**Instructions to follow**:
Return the line containing "在砖墙背景的古色古香的沙发酒店家具风格扶手椅装潢石头皮革古董建筑学建筑图片" and every line beneath it through the end of the entries below, unchanged. Pictures stay out.

[Dataset records]
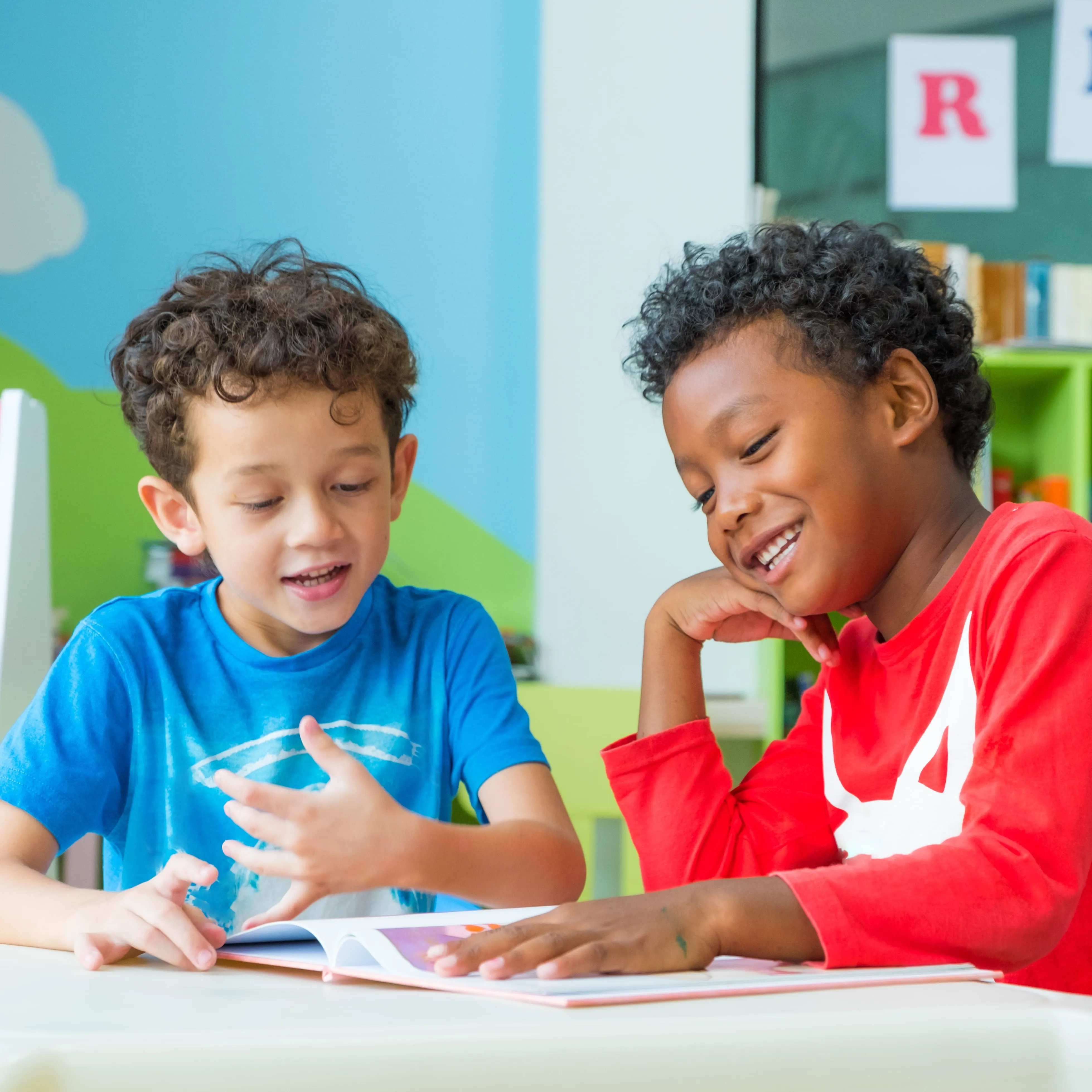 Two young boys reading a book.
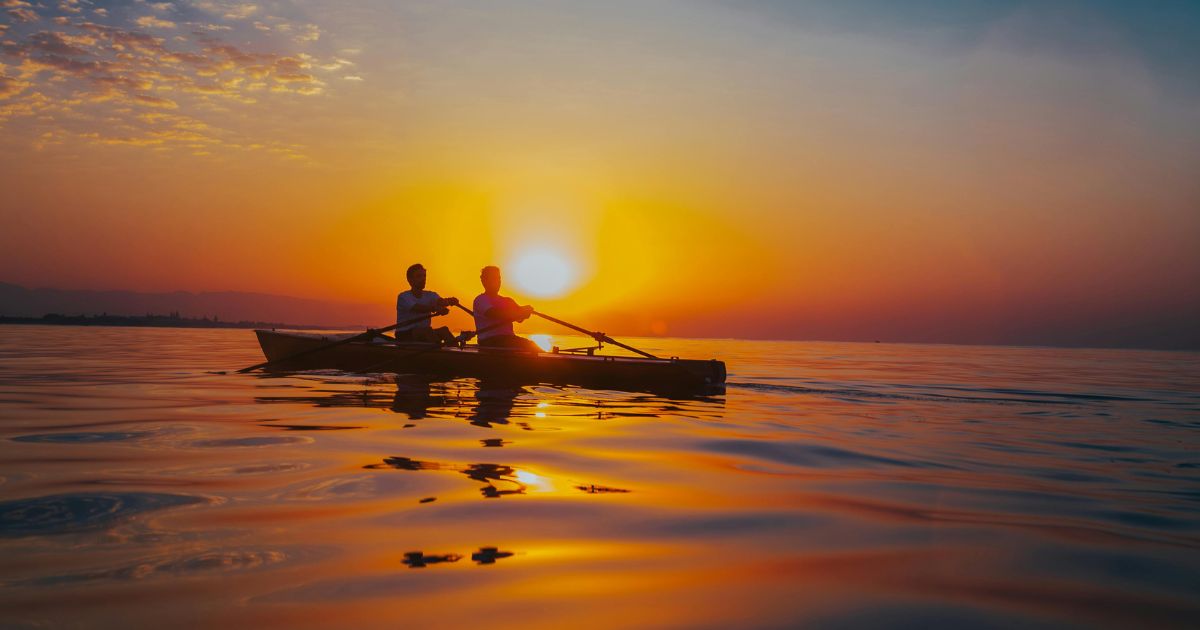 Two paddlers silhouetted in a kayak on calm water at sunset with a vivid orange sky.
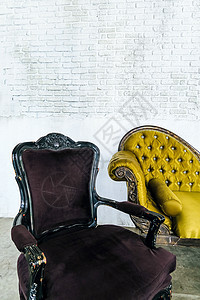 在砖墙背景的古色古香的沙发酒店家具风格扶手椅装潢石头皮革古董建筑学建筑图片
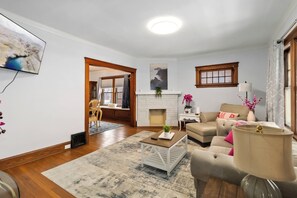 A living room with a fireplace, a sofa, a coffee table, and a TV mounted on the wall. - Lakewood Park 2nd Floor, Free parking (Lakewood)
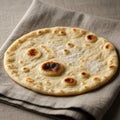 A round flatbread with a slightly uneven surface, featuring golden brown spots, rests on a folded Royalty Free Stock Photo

**Answer for this exercise**:
 在砖墙背景的古色古香的沙发酒店家具风格扶手椅装潢石头皮革古董建筑学建筑图片
 A living room with a fireplace, a sofa, a coffee table, and a TV mounted on the wall. - Lakewood Park 2nd Floor, Free parking (Lakewood)
 A round flatbread with a slightly uneven surface, featuring golden brown spots, rests on a folded Royalty Free Stock Photo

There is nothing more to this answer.